The truce, brokered by Washington and Moscow, is seen as a crucial step towards ending a conflict that has claimed 270 000 lives and displaced more than half the population.

The convoluted patchwork of territorial control in Syria, wrapped up in a brutal civil war since 2011, has complicated efforts to implement the deal.

Warplanes, believed to be either Syrian or Russian, bombed seven villages Sunday in the northern province of Aleppo and Hama in the centre, according to the Syrian Observatory for Human Rights.

It was unclear if the raids hit areas covered by the ceasefire, which excludes territory held by the Islamic State jihadist group and Al-Qaeda affiliate Al-Nusra Front.

According to Observatory head Rami Abdel Rahman, only one of the villages, Kafr Hamra in Aleppo province, is controlled by Al-Nusra and the others are in the hands of non-jihadist rebels.

Elsewhere the situation remained mostly calm, according to AFP reporters.

In Aleppo, Syria's second city, residents took to the streets to do their shopping after a night without any sound of fighting or air strikes, a correspondent said.

"There's something strange in this silence. We used to go to sleep and wake up with the sound of raids and artillery," said Abu Omar, 45, who runs a bakery in rebel-held east Aleppo.

Damascus shelling

A task force set up to monitor the deal described it on Saturday as largely successful on the first day.

"The United Nations, the United States and Russia have made a positive assessment of the first hours of the cessation of hostilities," a Western diplomat said after a meeting of the International Syria Support Group in Geneva.

The UN reported "some incidents" in apparent violation of the truce, but "they have been defused", he said.

Russian Foreign Minister Sergei Lavrov's office said he and US Secretary of State John Kerry had "hailed" the ceasefire in a phone call, and discussed ways of improving cooperation between their militaries.

UN envoy Staffan de Mistura has said peace talks will resume on March 7 if the ceasefire prevails and more aid is delivered -- a key sticking point in negotiations.

A spokesman for the UN's humanitarian affairs office said the next aid convoys were expected to leave on Sunday if conditions on the ground are right and the necessary approvals are received.

"If it (the truce) holds, it will create the conditions for full, sustained and unimpeded humanitarian access throughout Syria," said EU foreign policy chief Federica Mogherini.

Russia, which has waged nearly five months of intense air strikes in support of Syrian President Bashar al-Assad, said Saturday that it had halted bombing in all areas covered by the truce.

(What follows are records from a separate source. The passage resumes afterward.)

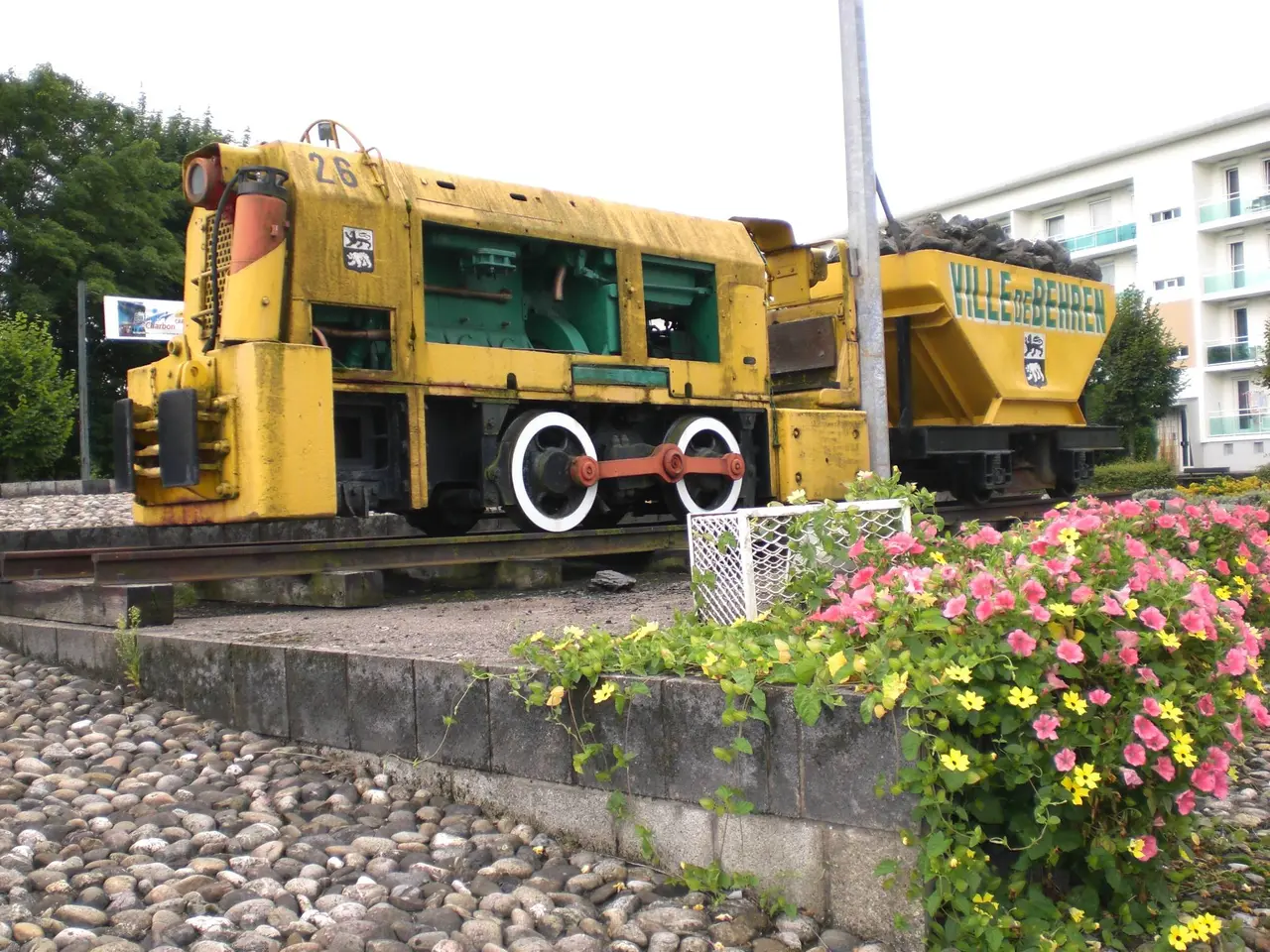 Grubenlok mit Kohlenwagen auf Verkehrskreisel in Behren-lès-Forbach, Frankreich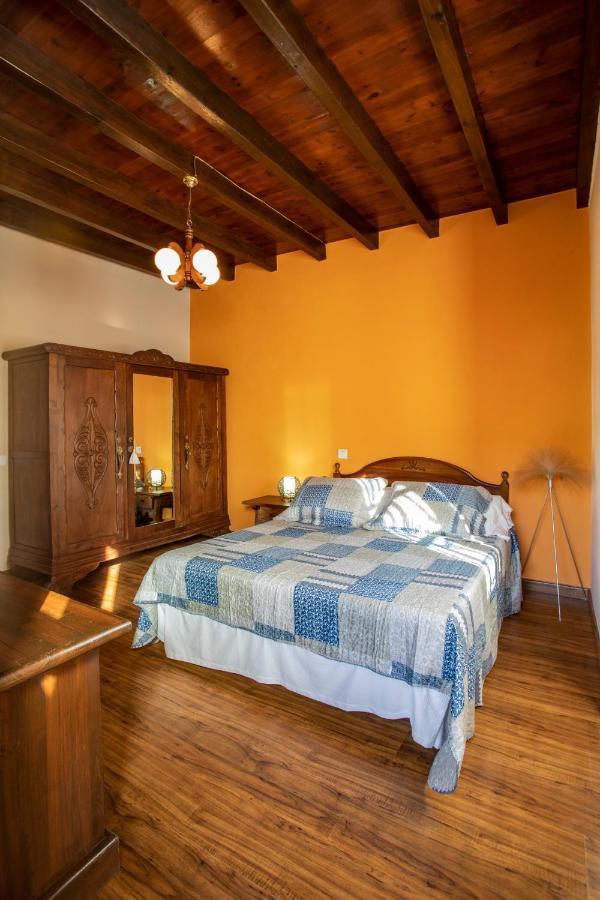 בית הארחה לאנס 	Casa Gueela Megustarural מראה חיצוני תמונה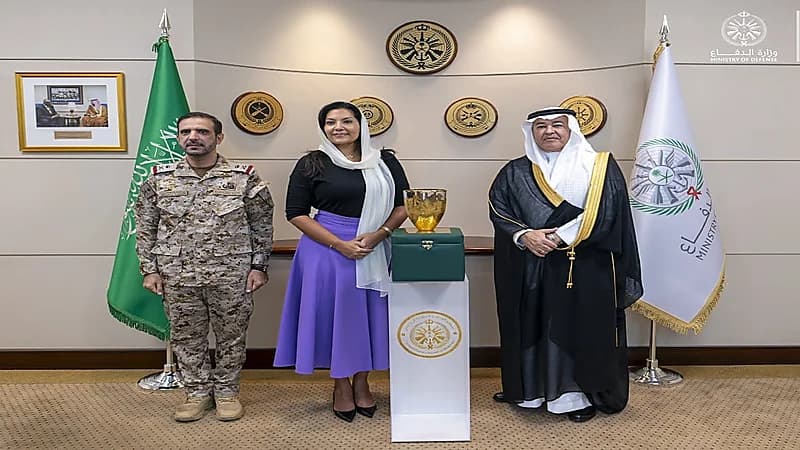 الأميرة ريما بنت بندر تزور الملحقية العسكرية في واشنطن.. صور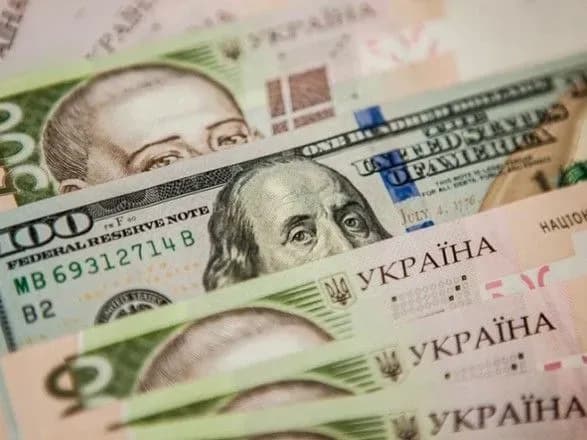 Официальный курс гривны установлен на уровне 28,11 грн/доллар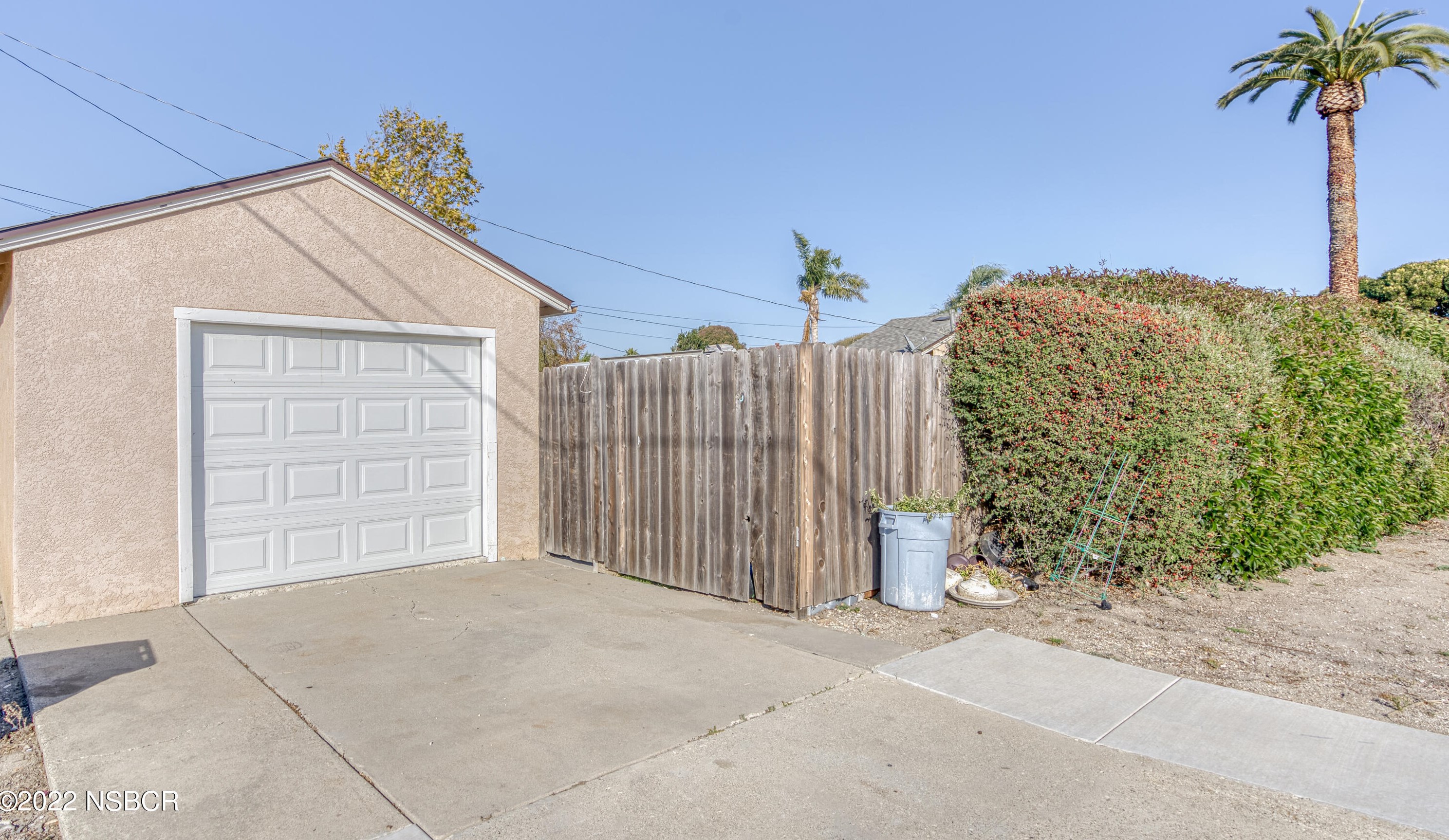 239 B St, Lompoc CA  93436-7325 exterior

Moscow has vowed to keep striking ISIS, Al-Nusra and other "terrorist groups."

The ceasefire breaches on Saturday included shells hitting Damascus, according to Syrian state media, and others hitting a majority-Kurdish neighbourhood in Aleppo city, the Observatory said.

The city is now almost completely encircled by pro-regime troops after a massive Russian-backed offensive that has caused tens of thousands to flee.

Since the truce began, however, locals have taken to the streets to enjoy the calm as children play in parks.

Suicide bombings

Kurdish forces and their Arab allies pushed back an IS attack on the border town of Tal Abyad in Raqa province on Saturday, the Observatory said.

The clashes and strikes by a US-led coalition killed 70 jihadists. Another 20 Kurdish militiamen and two civilians were also killed.

Twin suicide bombings meanwhile killed six people outside a town in Hama province, where ISIS is present, state news agency SANA said.

The complexities of a conflict which escalated from anti-government protests into a full-blown war drawing in rival world powers make brokering a lasting ceasefire a major challenge.

Assad has been bolstered by support from Russia and Iran while the West, Turkey and Gulf states back rebel groups.

Syria's top opposition grouping, the High Negotiations Committee, said Friday that 97 opposition factions had agreed to respect the truce, for two weeks initially.

Neighbouring Israel, an arch-foe of Tehran, welcomed the ceasefire but warned it would not accept Iranian "aggression" or the supply of advanced weapons to Hezbollah, the Lebanese Shiite militia supporting Assad.

"It's important it remains clear any agreement in Syria must include an end to Iranian aggression aimed at Israel from Syria's territory," Prime Minister Benjamin Netanyahu said.